5- Monstera - In the almost 2 years that I've had this monstera, it barely grew any new leaves, even after I transplanted it into a larger container. Now conventional wisdom states that Monstera plants being tropical, understory plants don't require that much direct sunlight. That is not exactly true. I noticed that when I staked the leaves (which were getting out of hand), placed it next to a window that received direct sunlight for at least 5 hours a day and gave it a bit of fertilizer (at the beginning of spring), it grew at least 3 new leaves and looks more fuller now than it did a few months ago. It still has a long way to go, but I have the entire summer to give it a good dose of sunlight.

Gardening houseplants monstera

6- Pothos- Another stolen gift from my brother. Just like the other plants, this started growing new leaves with just a bit more exposure to direct sunlight. The watering routine is the same as almost all the other plants: I water whenever the top layer of soil is dried out.

Gardening houseplants pothos

7- Easter cactus- This cactus was another gift from my friend a couple of years ago. At the time I was told that it was a Christmas cactus because it is supposed to flower around the holiday season if not watered too much. It's an indoor cactus that does not require direct sunlight. Last year, I took the "don't water too regularly" part to the extreme and it was not looking too well. Over the winter and spring, I moved it to a window sill and gave it water more regularly. I immediately saw new growth of the cactus leaves and a few days before Easter, the first (and only) flower bloomed; a vibrant hue of ombre pink.

Gardening houseplants Easter cactus

8- Coleus - This has to be the star of my indoor garden, and the one that has given me the most joy. It's grown into a tall shrub (around 30 inches, almost grazing the ceiling when placed on the top shelf) and due to increased exposure to direct sunlight the leaves have developed their signature dark pink center, even the inner leaves.

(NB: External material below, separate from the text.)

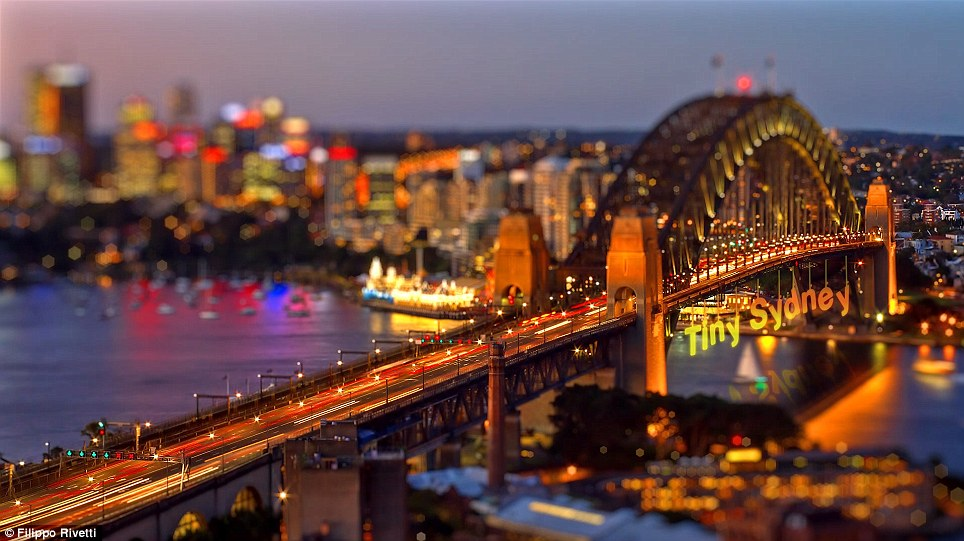 4 Major Sydney Tourist Attractions You Shouldn't Miss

I pinched off the small new growth because I wanted more girth and side shoots in the stems than height. It's unwieldy size is misleading as its stems are quite delicate and easily break off if not properly and gently handled, which is why I am terrified of transplanting it into a bigger pot. On the other hand, whenever a stem breaks off, back into the soil it goes. Over time, it's grown fuller. Even though I've staked the stems with sticks they have grown much t0o tall for the sticks and are starting to bend over, which means that soon I will have to brave the transplanting process. For now, I want to enjoy it as it is.